■ Work order
Please transcribe only the lines that run from the line bearing "148 / 214 Persian" to the end of the entries, keeping both end lines. Skip the pictures.
*** Opening of Exercise data ***
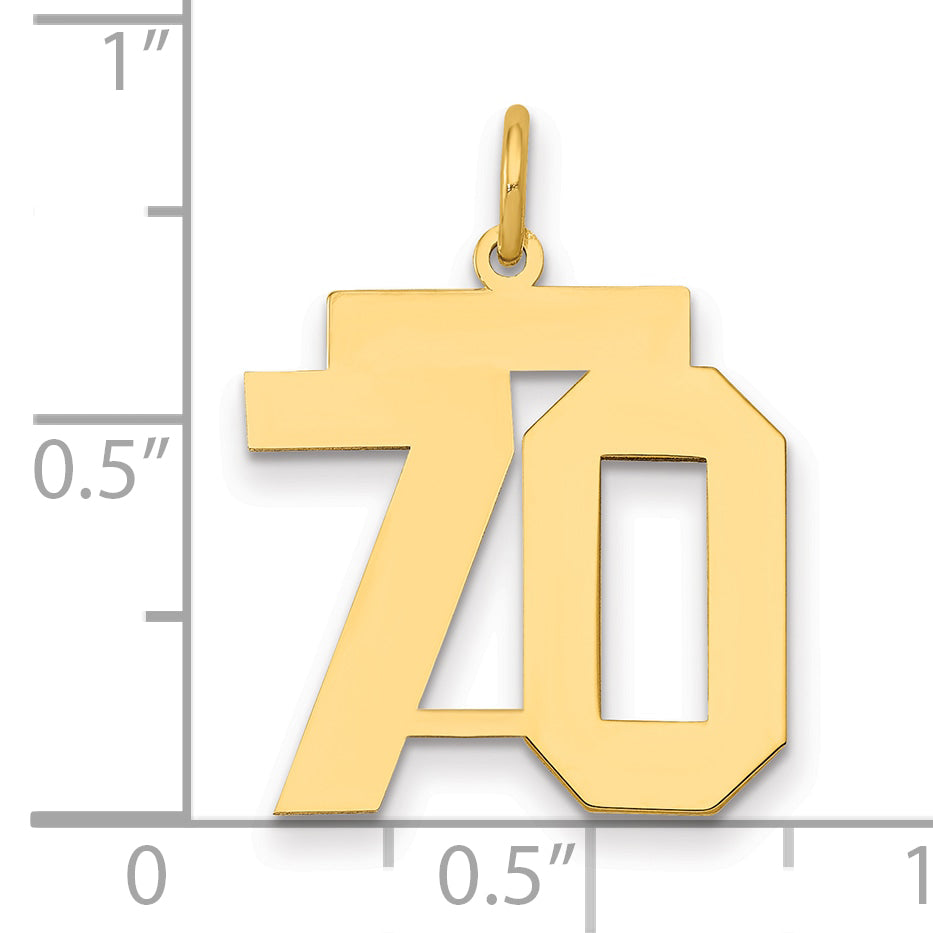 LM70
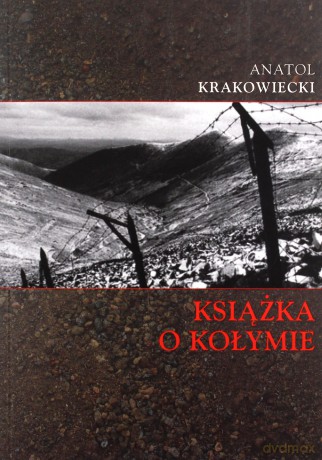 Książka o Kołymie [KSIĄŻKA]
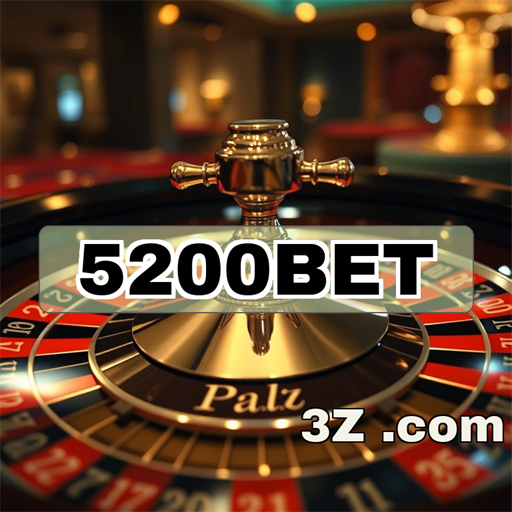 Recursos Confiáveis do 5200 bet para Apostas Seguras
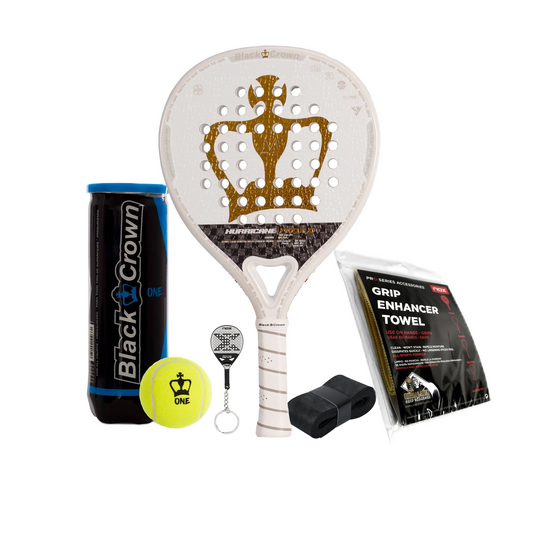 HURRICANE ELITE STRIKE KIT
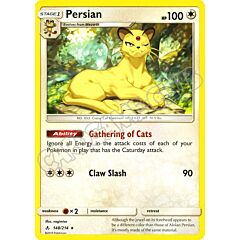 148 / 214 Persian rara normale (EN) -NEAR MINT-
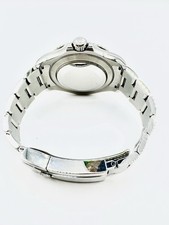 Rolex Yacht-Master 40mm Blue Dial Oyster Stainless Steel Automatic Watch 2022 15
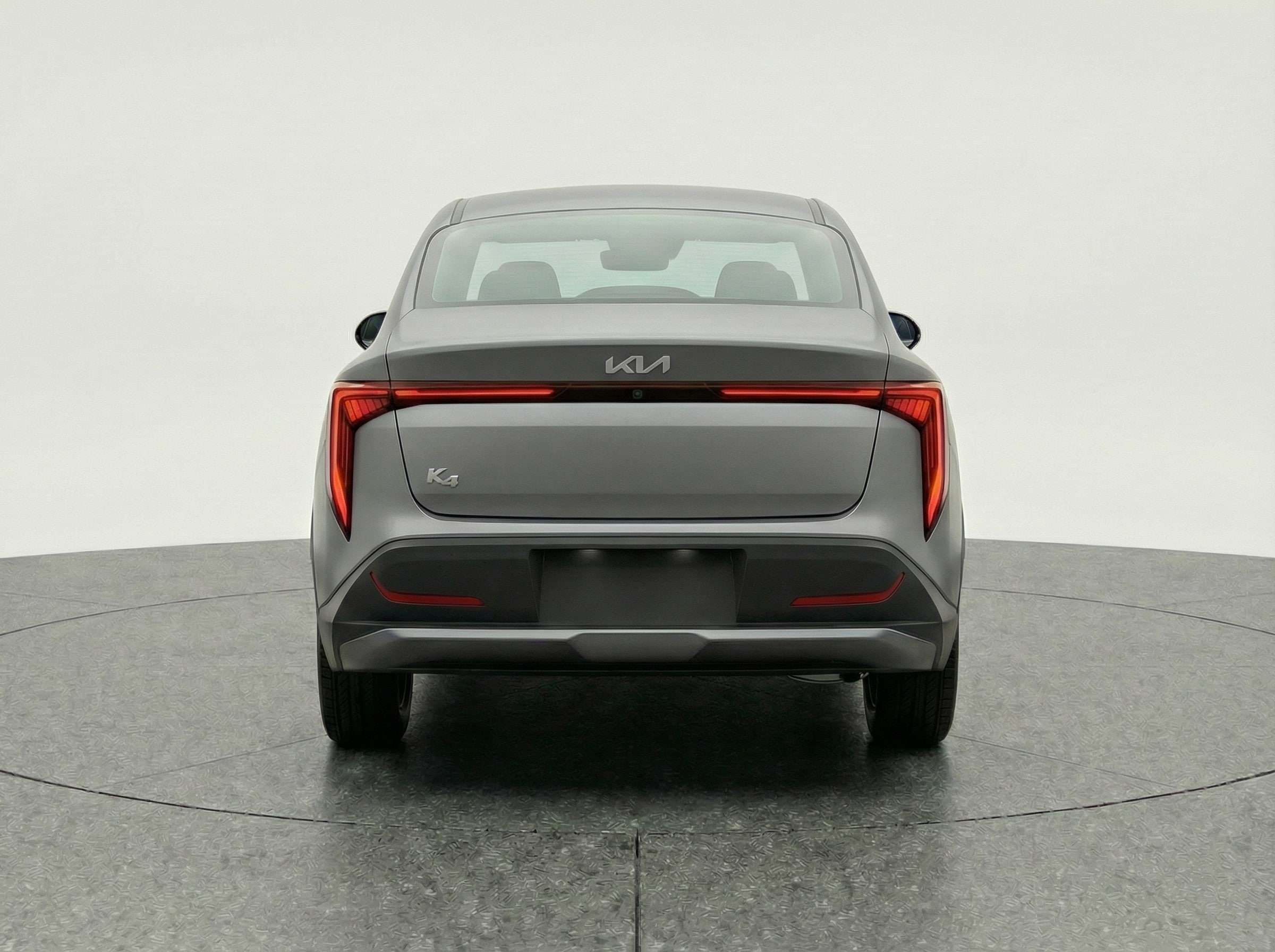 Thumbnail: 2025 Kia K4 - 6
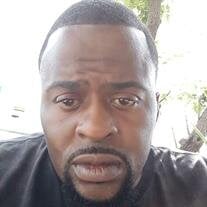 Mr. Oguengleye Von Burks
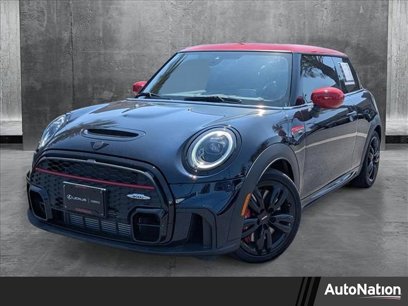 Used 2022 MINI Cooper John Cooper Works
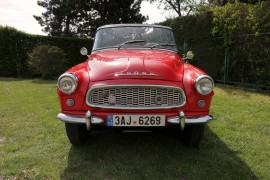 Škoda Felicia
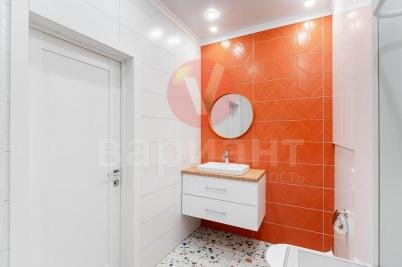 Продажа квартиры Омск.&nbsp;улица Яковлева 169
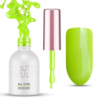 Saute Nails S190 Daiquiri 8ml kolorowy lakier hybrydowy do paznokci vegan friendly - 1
*** Close of Exercise data ***
■ Written answer
 148 / 214 Persian rara normale (EN) -NEAR MINT-
 Rolex Yacht-Master 40mm Blue Dial Oyster Stainless Steel Automatic Watch 2022 15
 Thumbnail: 2025 Kia K4 - 6
 Mr. Oguengleye Von Burks
 Used 2022 MINI Cooper John Cooper Works
 Škoda Felicia
 Продажа квартиры Омск.&nbsp;улица Яковлева 169
 Saute Nails S190 Daiquiri 8ml kolorowy lakier hybrydowy do paznokci vegan friendly - 1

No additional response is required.